Cassandra: The Definitive Guide Book Review
Cassandra, one of the many recent database systems riding on the coattails of the NoSQL mantra, has made inroads among some of the more notable websites today. Written by Eben Hewitt, this book claims to be the definitive guide on the subject. Is it? Read on to find out.The book opens its introductory chapter asking the question "What's wrong with relational databases?" upon which the author proceeds to point out RDBMS strengths and weaknesses, followed by the Cassandra "elevator pitch" on what makes it a better choice for highly scalable, available, fault-tolerant, high performance and schema-free solution. A brief history of the project is followed by chapters on installing Cassandra and getting acquainted with its command line interface (creating a keyspace, column family and writing/reading data). Chapter 3 details the Cassandra data model, clustering, columns, rows, sorting and design patterns. A hotel reservation example Java application is demonstrated in Chapter 4, showing how the data model is constructed, the schema is defined in YAML, connecting, populating and searching. Chapter 5 reviews Cassandra's architecture, from its system keyspace, compaction and bloom filters to tombstones, managers and services, and messaging. Chapters 6, 7 and 8 cover configuration (including cluster, replication, and security settings), reading and writing data (including consistency levels, slice predicates and ranges and deletions), and clients (including Thrift, Avro, Hector, Chiton, Pelops, Kundera and Fauna). Chapters 9 through 11 cover monitoring (logging, JMX messaging, etc.), maintenance (obtaining statistics, managing load balancing), and performance tuning (storage, concurrency, caching, stress tests and JVM settings). The final chapter written by contributing writer Jeremy Hanna concludes on the topic of integrating Hadoop, the Apache Project's set of open source tools for managing large distributed data sets. Examples of a simple MapReduce job, along with several useful tools (Pig, Hive) and other best practices are suggested.

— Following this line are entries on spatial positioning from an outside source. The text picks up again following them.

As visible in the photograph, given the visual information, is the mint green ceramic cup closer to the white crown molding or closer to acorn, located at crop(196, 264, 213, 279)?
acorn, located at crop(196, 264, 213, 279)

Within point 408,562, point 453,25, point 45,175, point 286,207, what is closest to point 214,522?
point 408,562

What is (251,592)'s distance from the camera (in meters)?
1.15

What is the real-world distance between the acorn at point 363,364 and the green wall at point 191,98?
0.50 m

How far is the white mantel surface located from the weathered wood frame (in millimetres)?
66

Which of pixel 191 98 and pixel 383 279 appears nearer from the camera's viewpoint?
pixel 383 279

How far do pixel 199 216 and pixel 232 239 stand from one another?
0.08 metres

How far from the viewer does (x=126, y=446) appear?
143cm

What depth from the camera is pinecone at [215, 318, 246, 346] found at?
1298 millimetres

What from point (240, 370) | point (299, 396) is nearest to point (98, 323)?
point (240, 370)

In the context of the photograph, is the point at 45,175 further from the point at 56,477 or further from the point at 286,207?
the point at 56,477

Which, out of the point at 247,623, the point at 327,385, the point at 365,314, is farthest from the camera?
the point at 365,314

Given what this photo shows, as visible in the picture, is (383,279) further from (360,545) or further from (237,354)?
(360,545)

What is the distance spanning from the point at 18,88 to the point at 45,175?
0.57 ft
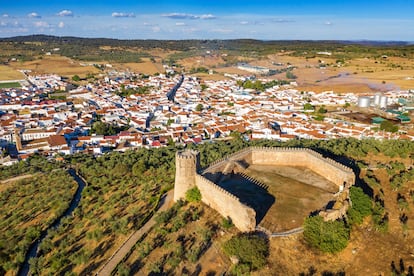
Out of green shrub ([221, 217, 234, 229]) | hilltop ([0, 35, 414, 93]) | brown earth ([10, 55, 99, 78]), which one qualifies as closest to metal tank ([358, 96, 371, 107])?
hilltop ([0, 35, 414, 93])

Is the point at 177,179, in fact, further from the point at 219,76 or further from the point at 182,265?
the point at 219,76

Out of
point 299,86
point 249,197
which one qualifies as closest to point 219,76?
point 299,86

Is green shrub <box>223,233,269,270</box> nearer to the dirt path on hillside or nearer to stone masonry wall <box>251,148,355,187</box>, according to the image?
stone masonry wall <box>251,148,355,187</box>

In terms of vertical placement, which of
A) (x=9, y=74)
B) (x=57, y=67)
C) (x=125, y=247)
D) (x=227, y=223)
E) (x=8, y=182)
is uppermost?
(x=57, y=67)

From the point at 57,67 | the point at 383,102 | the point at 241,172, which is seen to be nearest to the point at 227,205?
the point at 241,172

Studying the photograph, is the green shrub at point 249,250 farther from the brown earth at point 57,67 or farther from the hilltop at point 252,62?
the brown earth at point 57,67

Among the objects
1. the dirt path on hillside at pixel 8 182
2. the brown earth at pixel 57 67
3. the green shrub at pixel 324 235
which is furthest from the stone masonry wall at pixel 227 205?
the brown earth at pixel 57 67

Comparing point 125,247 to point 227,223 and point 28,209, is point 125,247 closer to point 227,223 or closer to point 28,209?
point 227,223

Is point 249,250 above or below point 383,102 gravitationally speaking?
above
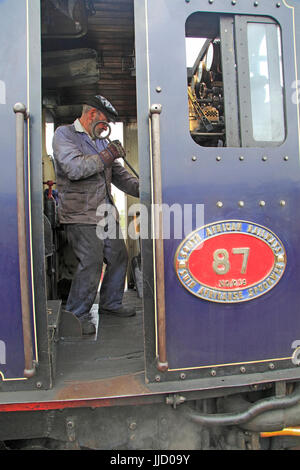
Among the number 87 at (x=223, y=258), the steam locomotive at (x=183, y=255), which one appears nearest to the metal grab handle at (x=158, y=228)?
the steam locomotive at (x=183, y=255)

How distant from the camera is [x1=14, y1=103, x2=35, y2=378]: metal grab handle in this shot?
1.46 meters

While the book supplies examples primarily written in Java, interfaces to Cassandra for popular languages like C#, Python, Ruby and Scala also exist, though no such code examples make it into the book. Due to Cassandra's Java-centricity, some developers may be put off by it due to the uncertainty in Java's future ownership direction and the fact that there are several other competing NoSQL choices vying for developer's attention these days. Thankfully, the author included an appendix that briefly explores these other choices (such as CouchDB, FlockDB, MongoDB and many others), comparing their implementation language, if it is distributed or requires a schema, what API talks to the client, the respective CAP (Consistency, Availability, Partition Tolerance) support and big website name production use. The book also has a glossary of the terms many new to the world of distributed database systems may need to get more familiar with.
In conclusion, Cassandra, a Java-based NoSQL system open-sourced by Facebook in 2008, is being used by some recognizable websites (especially among techies) including Cisco, Rackspace, Reddit, Twitter and of course, Facebook themselves. Given the technical pedigree of these high traffic web properties employing Cassandra is a testament to its robust durability. And while I hesitate agreeing that this book is indeed the 'Definitive Guide', it certainly does offer a valuable introduction to the technology. Future editions should consider having at least an appendix demonstrating how other languages besides Java talk to Cassandra, and a real gem would be a case study with a heavily invested Cassandra user like Facebook on how they implemented it, what works and what doesn't, and what's on their wishlist. But for now, the first edition of the book greases the wheels for developers and DBA's interested in learning what Cassandra has to offer.
Title: Cassandra: The Definitive Guide Author: Eben Hewitt Publisher: O'Reilly Media ISBN: 978-1-4493-9041-9 Pages: 336 Price: $31.99 (Ebook), $39.99 (Print)